Vol.11 秘宝館の全貌〜其の五 白木の恐竜の一族
日本で最もポピュラーな恐竜模型は何かといったら、文句無く木板をカットしたパーツで組み立てる骨格キット、いわゆる「白木の恐竜」でしょう。70年代半ばに「ドム・スペース・デザイン」というメーカーから発売されたのが最初で、その後様々なコピーや亜流を生みながら、今日では100円ショップにまでも置かれ、町の風景の一部と化す程になっています。しかし恐竜マニアの話題に上る事はまずありません。かく言う私もいくつか持ってはいるのですが大半は押入れに寝かせてあります。とにかく全て集めなければ気がすまない性質の私がめげてしまう程、ありふれていてありがたみが無い代物なのです。
蛍光プラスチックの物。
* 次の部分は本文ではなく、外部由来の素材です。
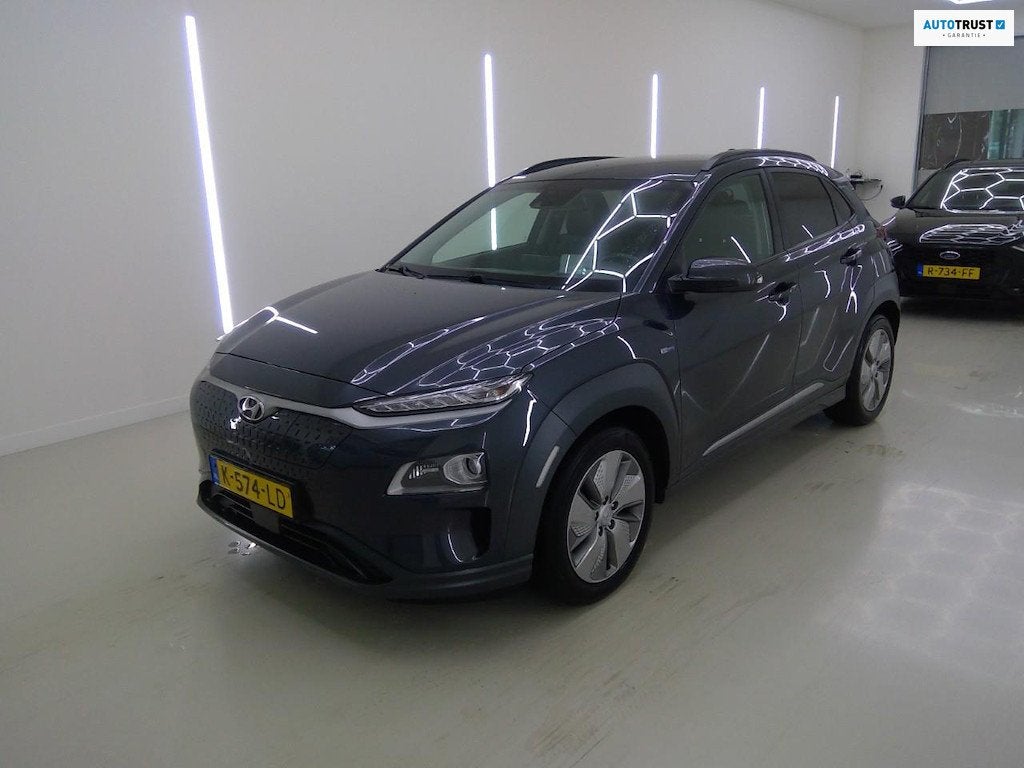Hyundai Kona EV Limited 64 kWh FASE 3 SOH 100 % ||STOELVRM+V, Dealer onderhouden, Gebruikt, Zwart, 300 kg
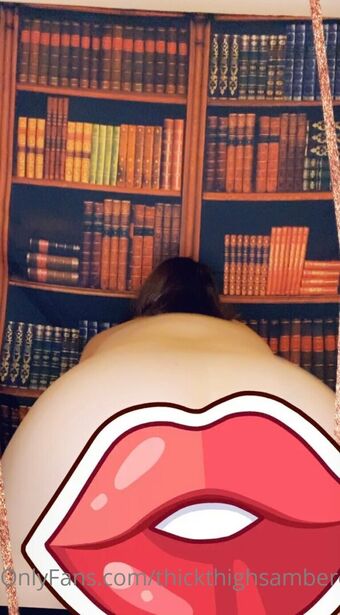 thickthighsambereyes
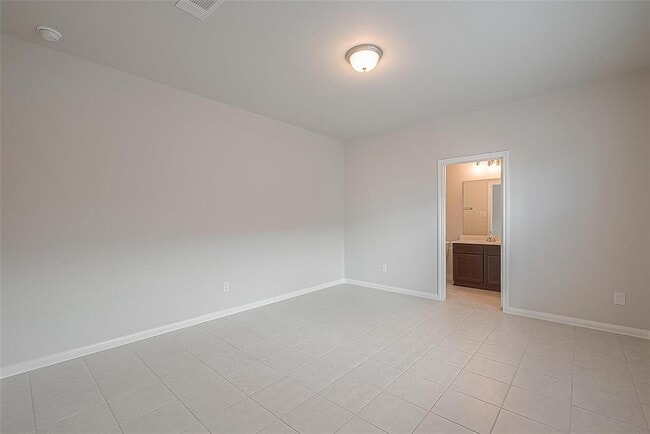 Building Photo - 31139 Mahogany Fir Trl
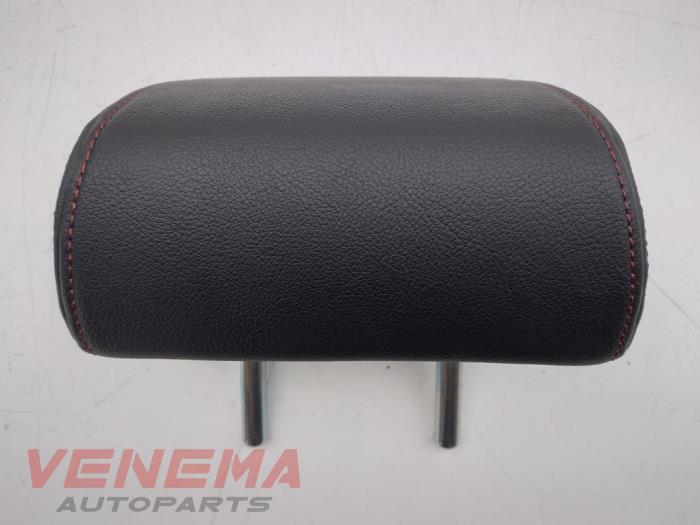 Headrest from a Mazda CX-5 (KE,GH) 2.2 Skyactiv D 16V 4WD 2012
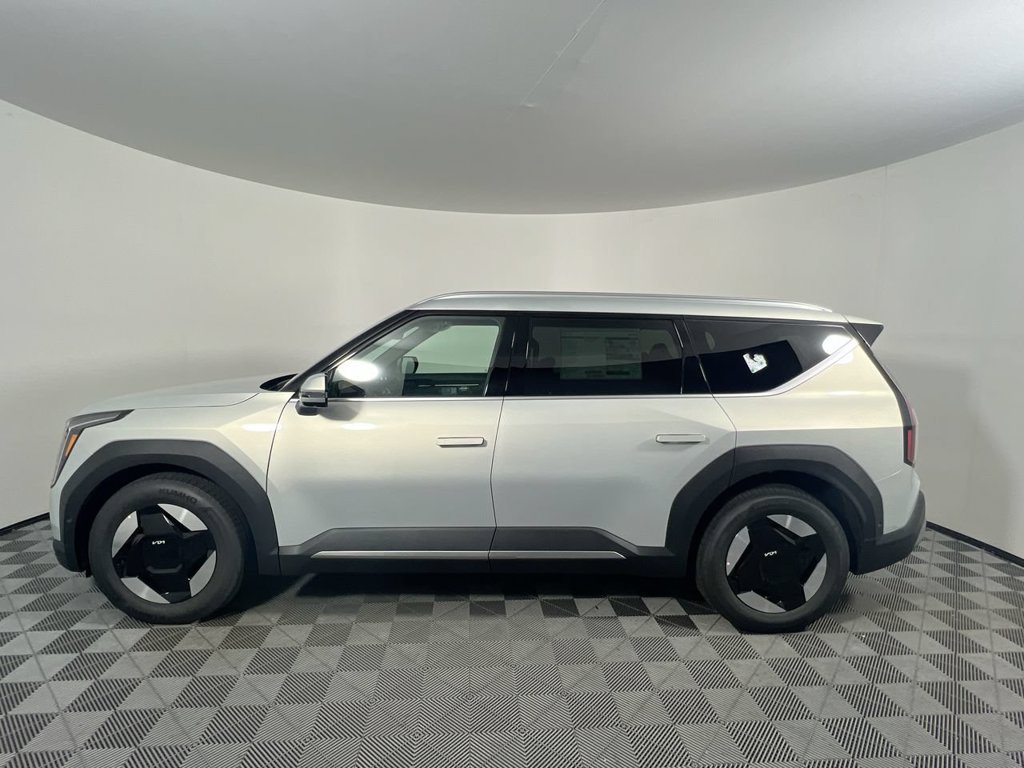 New 2026 White Kia Light image 8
厚紙や金属板を使った物、首振りギミック付き、ガムのおまけ(同じ板物というせいか2種類ありました)、ゼンマイ歩行、電動歩行で吼える奴ナドナド、類似品を挙げたらきりがありませんが、中ではここ数年アメリカのサファリ社が出している今風復元の物がなかなか良い出来です。そう言えば輸入品で実物大デイノニクスなんてのがあった様な…。
これだけあると中にはコレクター心をくすぐる珍品もあります。写真1は20年程前の物で静岡特産認定シールが嬉しいバッタ物。写真2は韓国の食玩で箱の大きさ9cmという極ミニサイズです。
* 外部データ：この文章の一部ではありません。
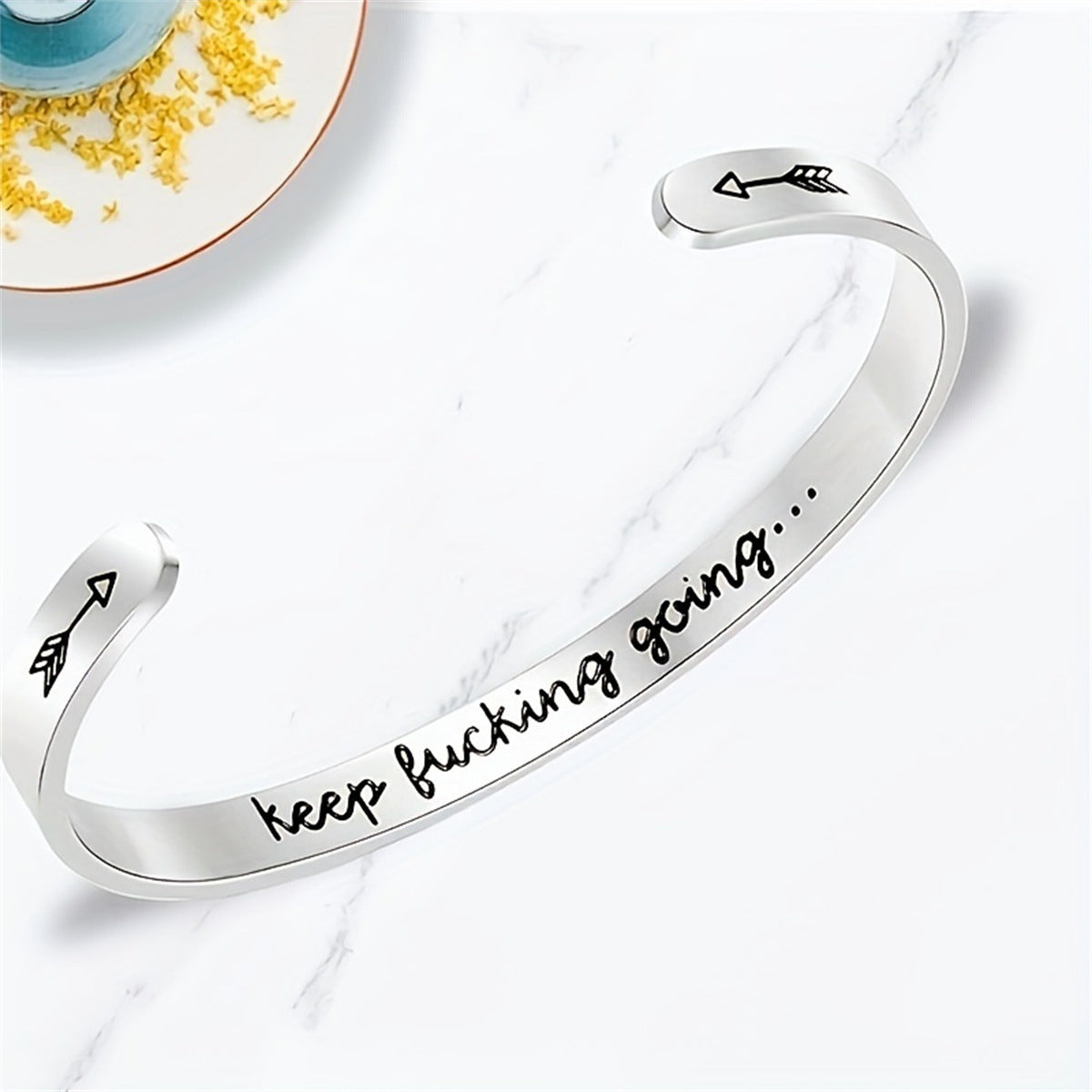 Bracciale regolabile a C in acciaio inox lucidato, stile minimalista naturale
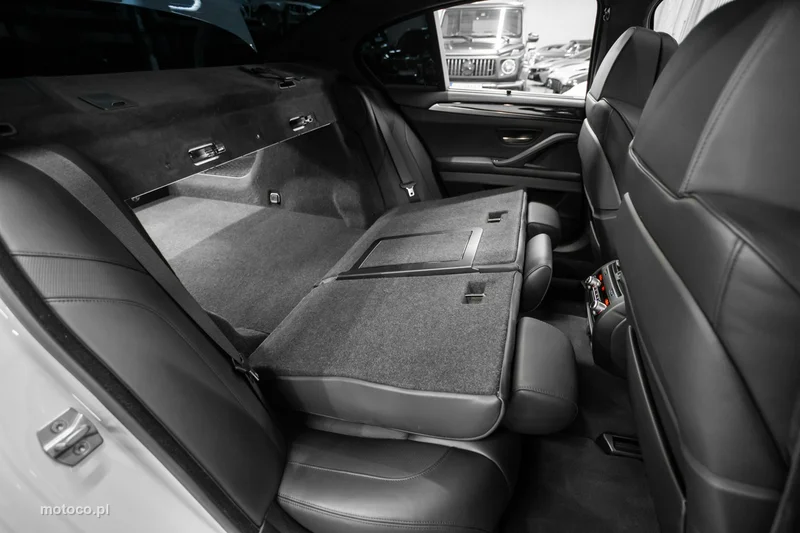 BMW M5 F10 57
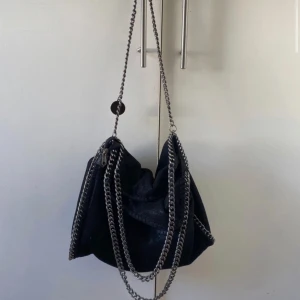 Handväska  - Kedjehandväska. Flera fack på insidan med dragkedja. Köpt förra sommaren från Chelsea i Göteborg. Inga tecken på användning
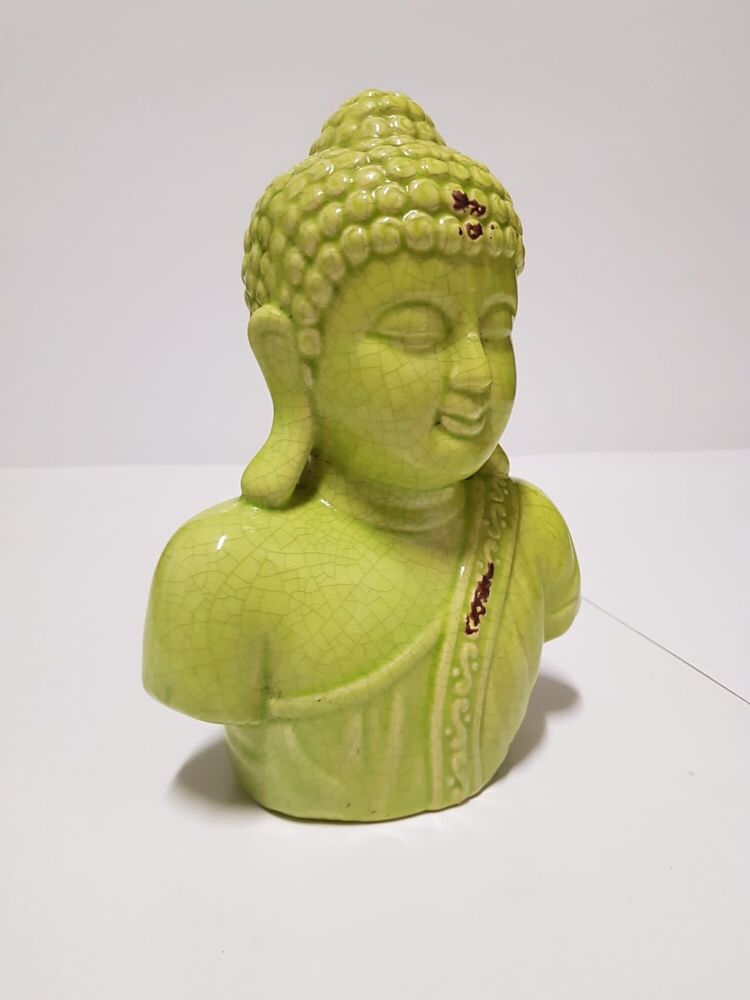 Buda e vela decorativos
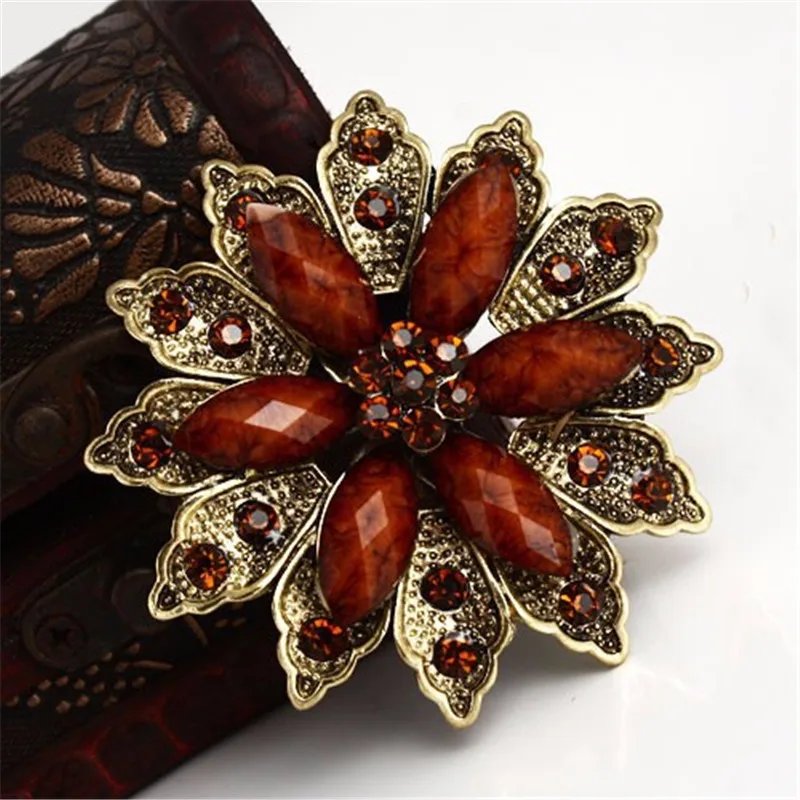 DIEZI Fashion Bouquet Brooch Jewelry For Women Wedding Vintage Resin Flower Bride Brooch Pins Rhinestone Crystal Brooch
さて今月の秘宝館情景。写真3と4は洗面所の窓際に置いてあるドム製初代のトリケラトプス(現在出回っている物とはフリル等が違います)と恐竜部屋天井から下がっている大きなプレシオサウルスですが、日頃ほとんど顧みられない存在なのに、写真にしてみると、どうしてどうしてなかなか良いですねえ!
田村 博 Hiroshi Tamura
ジャズピアニスト。1953年1月27日生まれ。
恐竜倶楽部草創期からのメンバー。恐竜グッズ収集家として知られる。東京、横浜のライブハウスを中心に活動中。
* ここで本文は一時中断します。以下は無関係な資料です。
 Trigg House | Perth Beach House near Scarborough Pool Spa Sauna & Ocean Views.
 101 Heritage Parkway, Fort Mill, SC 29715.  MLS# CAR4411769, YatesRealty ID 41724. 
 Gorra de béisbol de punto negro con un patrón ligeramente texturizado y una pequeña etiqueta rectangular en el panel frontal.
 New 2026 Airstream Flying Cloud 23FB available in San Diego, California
1996年に、ベースの金井英人のグループの一員としてネパールでコンサートを行った。「開運なんでも鑑定団」などテレビ番組や雑誌に度々登場。「婦人公論」2002年7/22号で糸井重里氏連載の「井戸端会議」で国立科学博物館研究室長・富田幸光氏と対談。千葉県市川市のタウン誌「月刊いちかわ」に、恐竜に関するエッセイを半年間連載。1998年の夏には群馬県と福島県の博物館の特別展にコレクションを提供。2000年夏には福井県「恐竜エキスポふくい2000」にコレクションを提供、サックス奏者、本多俊之とのデュオで、恐竜をテーマにしたコンサートを行った。